TEXTAUSZUG >>
★ ★ ★ ★

In einem Beschluss des Bundesgerichtshofs vom 30. 9. 2008 (4 StR 359/08) ging es um die Frage, ob ein Diebstahl mit einem zur Gewaltandrohung geeigneten Mittel nach § 244 Abs. 1 Nr. 1b StGB vorliegt.
Sachverhalt
A entwendete in einem Einkaufsmarkt Waren im Gesamtwert von über 120 €. Dabei trug A unter seinem T-Shirt aufgehängt an einer Schnur einen Gegenstand bei sich, der den Anschein erwecken sollte, eine Waffe zu sein. Nachdem A nach dem Verlassen des Ausgangsbereichs von einem Marktmitarbeiter auf den Diebstahl angesprochen worden war, fragte er diesen: „Willst Du ein paar Kugeln abbekommen?” Gleichzeitig zog er sein T-Shirt hoch, so dass der oben beschriebene Gegenstand für den Marktmitarbeiter sichtbar wurde. Dieser hielt ihn für eine „scharfe Waffe”, fürchtete um sein Leben und gab die Verfolgung des A auf. Ein Zeuge sagt, es habe sich um eine „schwarze Waffe gehandelt, die mit einer Schnur am Abzug befestigt war und mit der Mündung nach oben zeigte“, dies ist jedoch nicht bewiesen.

★ ★ ★ ★

QUELLENMATERIAL >>

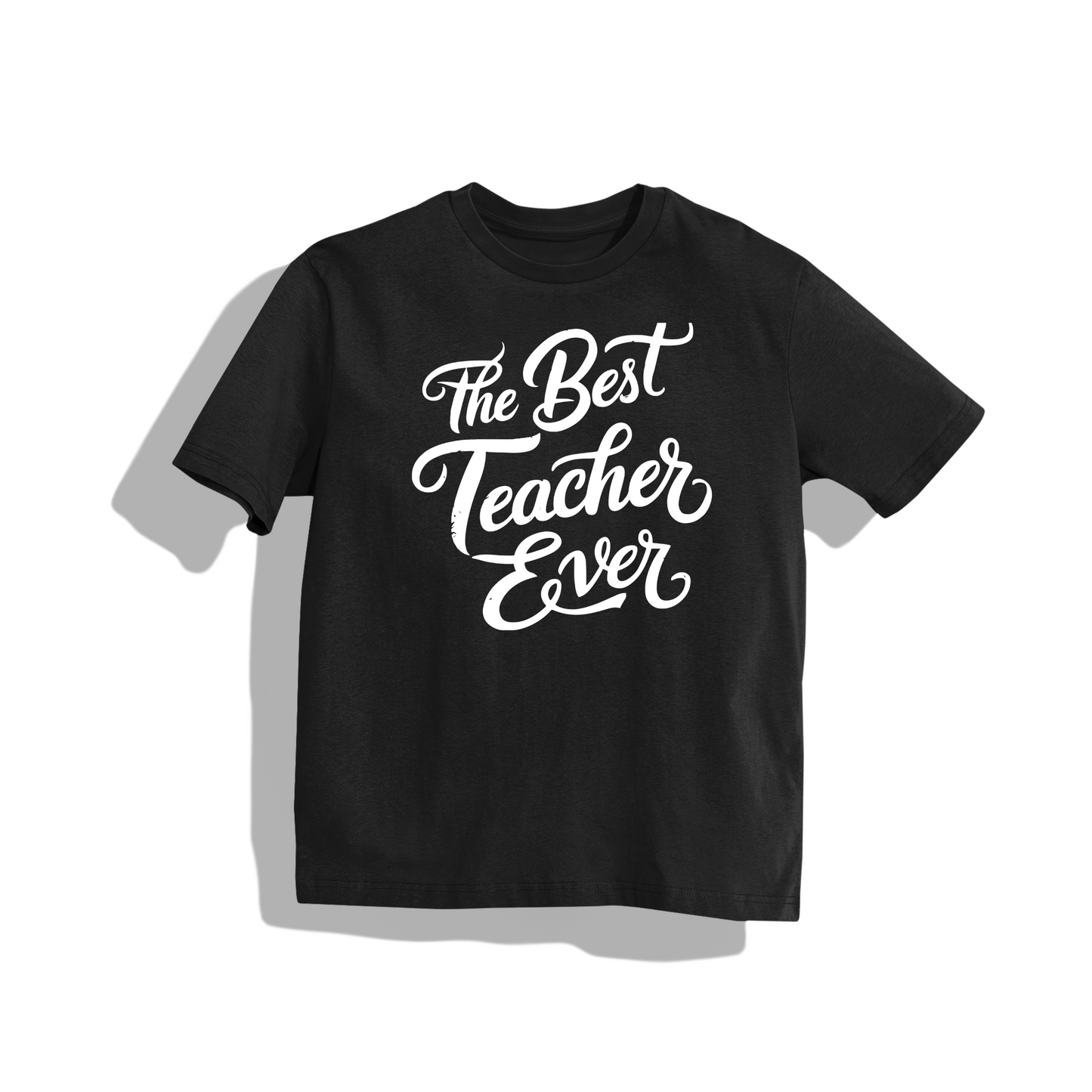 The Best Teacher- Round Neck Drop Shoulder Graphic Printed Oversized Cotton T-shirt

★ ★ ★ ★

ARBEITSAUFTRAG A >> Prüfe anhand des Fallberichts zum BGH-Beschluss, ob die folgenden Aussagen zutreffen. Antworte jeweils mit Ja oder Nein und belege deine Antwort mit einem wörtlichen Zitat aus dem Fallbericht: (i) A entwendete Waren im Wert von mehr als 120 €. (ii) Der Marktmitarbeiter setzte die Verfolgung des A fort. (iii) Es steht fest, dass A eine schwarze Waffe bei sich trug.
ARBEITSAUFTRAG B >> Wie trug A laut dem Fallbericht zum BGH-Beschluss den Gegenstand bei sich, der wie eine Waffe aussehen sollte?
ARBEITSAUFTRAG C >> Führe den Fallbericht zum BGH-Beschluss im Anschluss an seinen letzten Satz weiter.

LÖSUNG A >>
(i) Ja: „Waren im Gesamtwert von über 120 €“
(ii) Nein: „gab die Verfolgung des A auf“
(iii) Nein: „dies ist jedoch nicht bewiesen“

LÖSUNG B >> Er trug ihn unter seinem T-Shirt, aufgehängt an einer Schnur.

LÖSUNG C >>
Das Landgericht Essen hatte den A unter anderem wegen Diebstahls mit einem Werkzeug gem. §§ 244 Abs. 1 Nr. 1b StGB bestraft. Zu Recht?
Entscheidung des BGH
Nach der Rechtsprechung des BGH sind „Werkzeug oder Mittel” i.S.d. § 250 Abs. 1 Nr. 1b StGB zwar grundsätzlich alle Gegenstände, die als Mittel zur Überwindung des Widerstands des Tatopfers mittels Gewalt oder Drohung geeignet sind. Sie müssen aber, sofern sie als Drohmittel eingesetzt werden (sollen), unter den konkreten Umständen ihrer geplanten Verwendung aus Sicht des Täters ohne weiteres geeignet sein, bei dem Opfer den Eindruck hervorzurufen, sie können zur Gewaltanwendung verwendet werden und deshalb gefährlich sein. Dies ist indes nicht der Fall, wenn der Gegenstand schon nach seinem äußeren Erscheinungsbild offensichtlich ungefährlich und deshalb nicht geeignet ist, mit ihm auf den Körper eines anderen in erheblicher Weise einzuwirken. Dann steht die Täuschung und nicht – wie erforderlich – die Drohung im Vordergrund. Diese Begriffsbestimmung gilt auch für § 244 Abs. 1 Nr. 1b StGB.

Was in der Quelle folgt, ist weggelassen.